The Impact of Technegas Lung Imaging System Upgrade on Nuclear Medicine
I’m a Nuclear Medicine Technologist, and I have been performing lung imaging here at Royal Jubilee Hospital (RJH) since 1981. Over the years, I have seen several different ways of conducting imaging that shows air supply to a patient’s lungs.
There are many reasons for doing a lung scan, but the two most common are: pulmonary embolism (this happens when a blood clot gets stuck in an artery in the lung, blocking blood flow to part of the lung), and surgical planning for lung cancer. In both cases, the patient can be short of breath, and many come to breathing-related problems and us with chronic obstructive pulmonary disease (COPD), which refers to a group of diseases that cause airflow blockage.
Past imaging technology like radioactive Xenon gas inhalation resulted in image quality that was hit and miss. The patient had to be able to take a good deep breath and hold it for as long as they could in order for us to image them. If they were unable to take a deep breath, the gas would not get fill their lungs enough, resulting in very poor images. The same challenge occurred if the patient could not hold their breath for more than a few seconds. This technology also only allowed technologists to capture a posterior view, which was very limiting.
I LOVE this system. It provides beautiful images with only one breath—and occasionally two breaths—which is much easier and more comfortable for the patient. This reduces the gas delivery time from upwards of five minutes down to 20 seconds.

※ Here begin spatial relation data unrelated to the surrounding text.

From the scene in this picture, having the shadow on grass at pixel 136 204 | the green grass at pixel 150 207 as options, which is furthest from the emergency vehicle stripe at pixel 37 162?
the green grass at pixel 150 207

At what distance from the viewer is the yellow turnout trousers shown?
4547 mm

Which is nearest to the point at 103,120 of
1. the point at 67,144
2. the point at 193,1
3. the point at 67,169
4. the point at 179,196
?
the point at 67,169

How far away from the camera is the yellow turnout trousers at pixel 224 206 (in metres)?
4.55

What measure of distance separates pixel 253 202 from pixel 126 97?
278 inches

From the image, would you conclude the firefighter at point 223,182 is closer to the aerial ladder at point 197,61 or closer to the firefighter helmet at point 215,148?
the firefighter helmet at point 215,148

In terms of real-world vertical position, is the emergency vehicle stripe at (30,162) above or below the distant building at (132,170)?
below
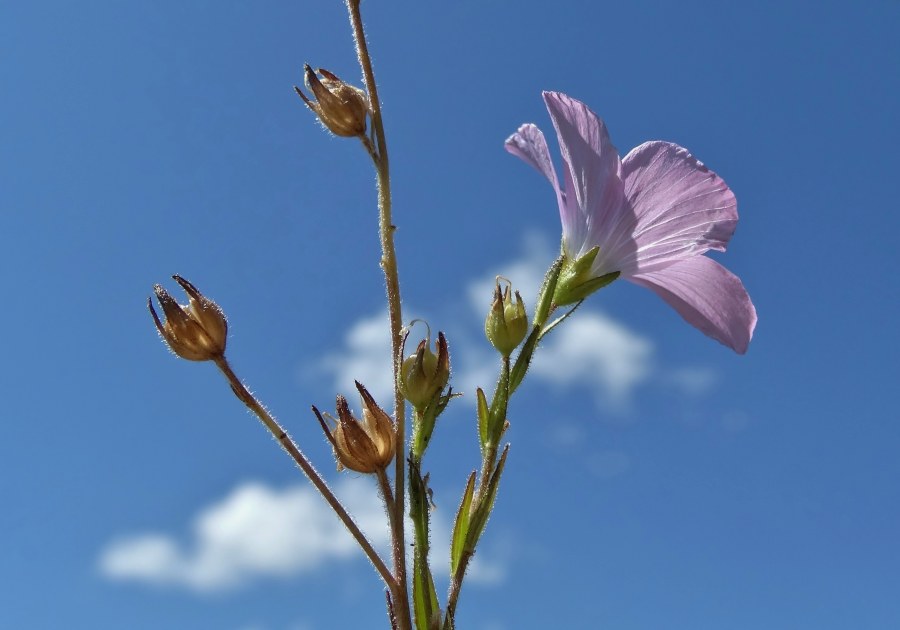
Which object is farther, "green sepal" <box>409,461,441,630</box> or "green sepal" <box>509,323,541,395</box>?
"green sepal" <box>509,323,541,395</box>

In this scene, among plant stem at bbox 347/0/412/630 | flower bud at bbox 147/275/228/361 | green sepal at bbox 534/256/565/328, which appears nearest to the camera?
plant stem at bbox 347/0/412/630

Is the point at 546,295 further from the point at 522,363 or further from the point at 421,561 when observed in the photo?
the point at 421,561

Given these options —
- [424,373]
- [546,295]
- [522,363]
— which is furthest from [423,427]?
[546,295]

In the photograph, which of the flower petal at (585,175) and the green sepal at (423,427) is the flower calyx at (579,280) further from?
the green sepal at (423,427)

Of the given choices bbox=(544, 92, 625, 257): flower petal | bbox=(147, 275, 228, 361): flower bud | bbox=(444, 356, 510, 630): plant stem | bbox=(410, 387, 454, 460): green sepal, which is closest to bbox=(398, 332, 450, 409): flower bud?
bbox=(410, 387, 454, 460): green sepal

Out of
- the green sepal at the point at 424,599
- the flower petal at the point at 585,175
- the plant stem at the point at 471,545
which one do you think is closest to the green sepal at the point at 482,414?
the plant stem at the point at 471,545

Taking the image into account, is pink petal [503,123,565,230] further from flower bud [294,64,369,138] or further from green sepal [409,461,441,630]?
green sepal [409,461,441,630]
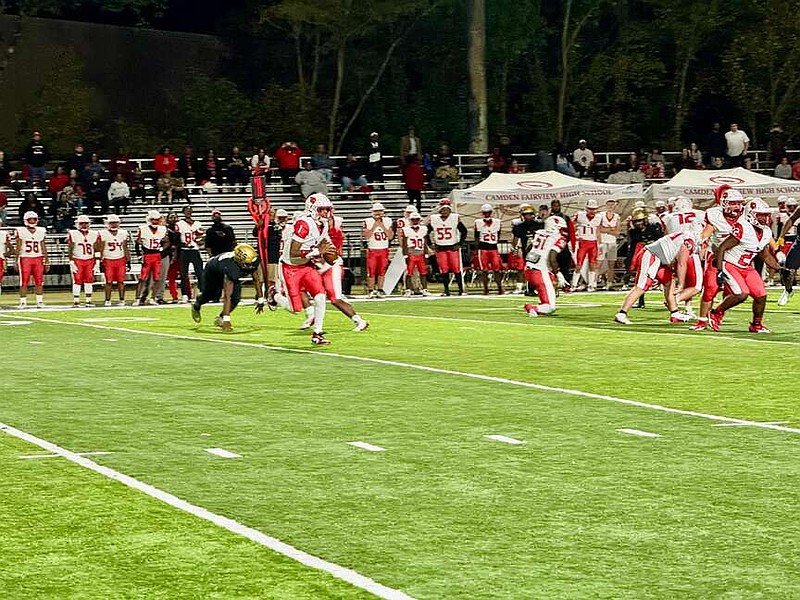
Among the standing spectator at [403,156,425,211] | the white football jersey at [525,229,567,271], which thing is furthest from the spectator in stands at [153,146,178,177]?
the white football jersey at [525,229,567,271]

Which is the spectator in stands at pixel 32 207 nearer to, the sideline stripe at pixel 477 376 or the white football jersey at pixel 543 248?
the sideline stripe at pixel 477 376

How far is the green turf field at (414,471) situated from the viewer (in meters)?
6.64

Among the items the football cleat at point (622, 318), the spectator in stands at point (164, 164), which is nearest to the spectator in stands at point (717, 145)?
the spectator in stands at point (164, 164)

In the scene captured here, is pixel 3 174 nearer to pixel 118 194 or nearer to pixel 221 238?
pixel 118 194

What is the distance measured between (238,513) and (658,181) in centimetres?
3264

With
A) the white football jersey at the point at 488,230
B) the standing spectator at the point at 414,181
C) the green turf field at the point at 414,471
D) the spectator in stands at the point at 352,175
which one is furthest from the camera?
the spectator in stands at the point at 352,175

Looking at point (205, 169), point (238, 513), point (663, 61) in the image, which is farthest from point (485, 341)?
point (663, 61)

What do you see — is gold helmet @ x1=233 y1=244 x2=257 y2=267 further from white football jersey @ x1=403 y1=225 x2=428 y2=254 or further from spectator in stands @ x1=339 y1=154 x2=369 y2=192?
spectator in stands @ x1=339 y1=154 x2=369 y2=192

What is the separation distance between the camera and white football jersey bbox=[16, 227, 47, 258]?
28172 mm

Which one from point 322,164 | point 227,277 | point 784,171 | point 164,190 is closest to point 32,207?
point 164,190

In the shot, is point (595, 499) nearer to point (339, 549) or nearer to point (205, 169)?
point (339, 549)

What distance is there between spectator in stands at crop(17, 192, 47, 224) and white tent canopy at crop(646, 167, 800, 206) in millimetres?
13454

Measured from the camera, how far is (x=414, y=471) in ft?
29.9

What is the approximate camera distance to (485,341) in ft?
60.4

The images only show the air supply to the lungs, and not the mouth, esophagus, or stomach as in past radioactive nebulized imaging. In short, this system provides stellar imaging with minimum stress to the patient, and in turn, is much simpler for the technologist. This system also allows us to get such clear images that we can actually get 3D imaging of the lungs, vastly improving what radiologists are able to report.

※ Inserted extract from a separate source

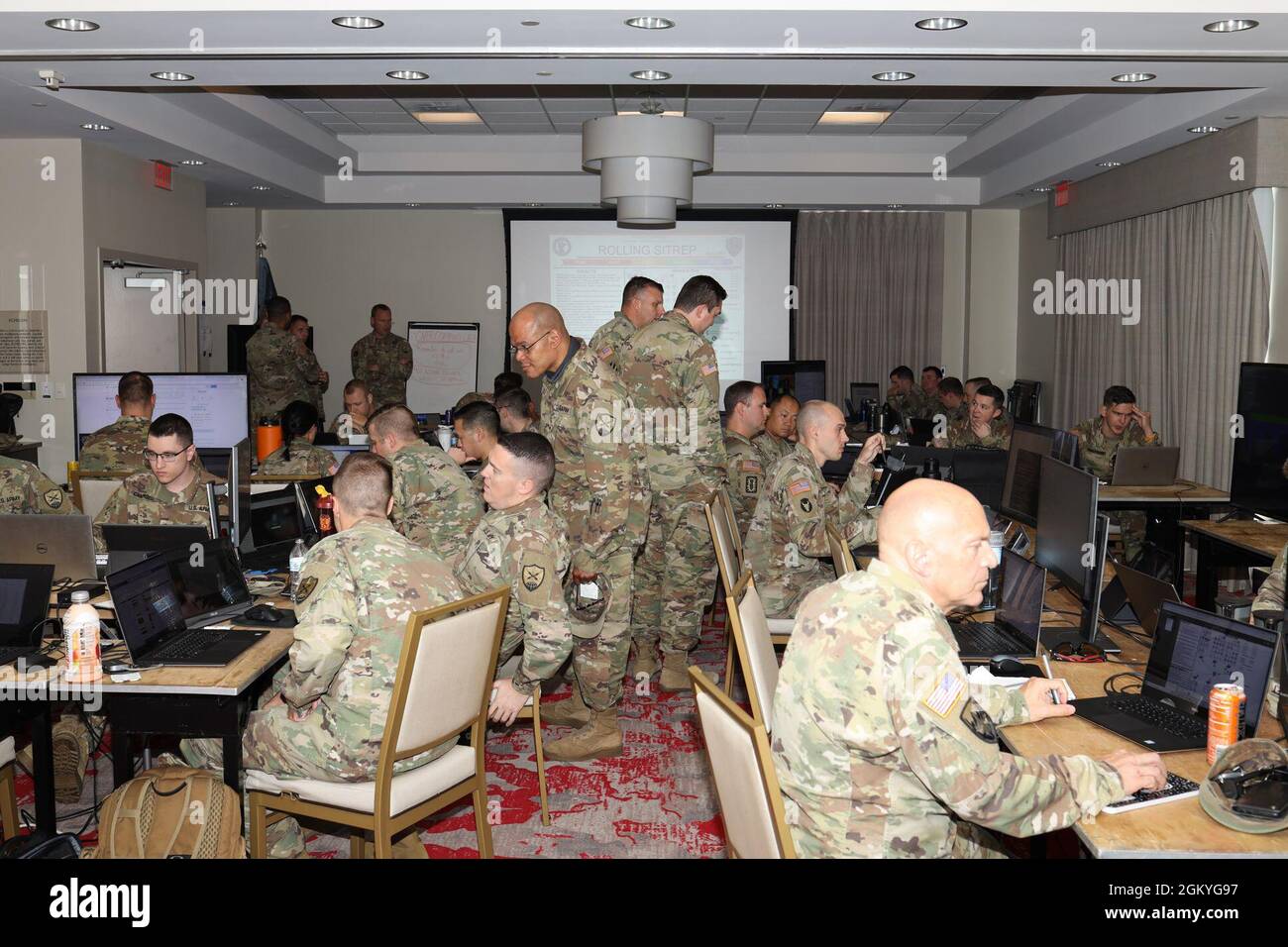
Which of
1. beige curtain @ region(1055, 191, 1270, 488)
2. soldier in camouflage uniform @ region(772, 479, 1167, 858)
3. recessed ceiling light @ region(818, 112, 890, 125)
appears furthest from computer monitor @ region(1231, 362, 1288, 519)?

We also have a new category of lung investigation in recent years, which is called chronic thromboembolic pulmonary hypertension (CTEPH). This occurs when there is elevated blood pressure in the pulmonary arteries caused by chronic blood clots, which obstruct the free flow of blood through the lungs. These folks are often extremely short of breath, again making this new Technegas system a godsend—we can get extremely good images even if the patient isn’t able to take a deep breath.
In short, the Technegas Lung Imaging System upgrade has truly meant better service for our patients and incredibly improved imaging. Many thanks to TB Vets for helping to fund this equipment for our department.